My name is Alan Heanue I am a 4th year software development Studying in the Galway-Mayo Intitute of Technology This is one of 5 modules i am Working on this semester it focuses mainly on emerging technologies and how these technologies can be used for industry based usage

About Flask Python Digit Reader

The web app is written in Python using the Flask web framework. I use JavaScript to collect drawings in an HTML canvas element and Machine Learning (ML) for handwritten digit recognition. The digit recognizer is a Convolutional Neural Network (CNN) trained on the MNIST dataset using the Tensorflow software library.

After training, the CNN showed 92.92% accuracy on MNIST's test dataset. To learn all about my architecture checkout my Diagram about it below.

Overview

Project Brief

N|Solid

I will cover a much simpler approach, similar to the one used here. I’ll use

  • Flaskto build the API (back-end)

  • jquery.ajax to handle requests to the API from your client (front-end)
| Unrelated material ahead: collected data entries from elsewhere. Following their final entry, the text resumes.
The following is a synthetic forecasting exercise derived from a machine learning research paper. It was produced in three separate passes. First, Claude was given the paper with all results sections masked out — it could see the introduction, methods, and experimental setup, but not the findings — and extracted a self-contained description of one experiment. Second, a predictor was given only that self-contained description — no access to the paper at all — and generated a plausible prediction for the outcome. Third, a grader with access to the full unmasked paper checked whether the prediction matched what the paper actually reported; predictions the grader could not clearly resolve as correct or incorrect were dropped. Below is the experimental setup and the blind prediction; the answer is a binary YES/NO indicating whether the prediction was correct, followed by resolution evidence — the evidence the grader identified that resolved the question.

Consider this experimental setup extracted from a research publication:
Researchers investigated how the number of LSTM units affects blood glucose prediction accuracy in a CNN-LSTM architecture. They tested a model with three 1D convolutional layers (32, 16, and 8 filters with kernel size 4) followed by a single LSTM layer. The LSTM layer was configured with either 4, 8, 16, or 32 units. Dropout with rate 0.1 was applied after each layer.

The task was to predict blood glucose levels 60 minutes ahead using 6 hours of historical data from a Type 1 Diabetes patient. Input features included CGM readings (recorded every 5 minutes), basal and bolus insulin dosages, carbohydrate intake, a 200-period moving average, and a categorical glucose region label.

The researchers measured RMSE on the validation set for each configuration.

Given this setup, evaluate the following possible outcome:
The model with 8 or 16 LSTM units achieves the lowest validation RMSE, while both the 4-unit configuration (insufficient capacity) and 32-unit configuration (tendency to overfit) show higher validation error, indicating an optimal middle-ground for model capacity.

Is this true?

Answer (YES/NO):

  • I use JavaScript(FabricJs) to allow the user to draw graphics on the fly in an HTML canvas element

The JavaScript code is adapted from a script I found on CodePen. The image drawn by the user is collected and encoded in base64 format for convenient processing. Base64 encoding is a way to represent binary data in an ASCII string format, often used for images in web development.

Steps Taken

The next step is to share the digit with the server, where Flask will handle the rest. I am using AJAX with JQuery, which allows me to update the page to display the result of the digit recognition without having to reload the whole web page. To write the code I used the example in Flask's documentation as a starting point and changed it to transfer the data in JSON format in the body of a POST request. The following is the final JavaScript function (found at the end of the source html in the page index.html).

Ajax call


              $.ajax({
                    type: 'post',
                    url: '/',
                    data: {
                        imageBase64 : imgURL
                    },
                
                    success: function(data){
                        $('#guess').text(data.guess);
                    }              
                });                     
            }

Flask

I needed Flask to perform three tasks besides rendering the website: collect the base64-encoded handwritten digit images; hand the images over to the machine learning recognizer; and return the result back to the front end. The complete Flask code is shown here below.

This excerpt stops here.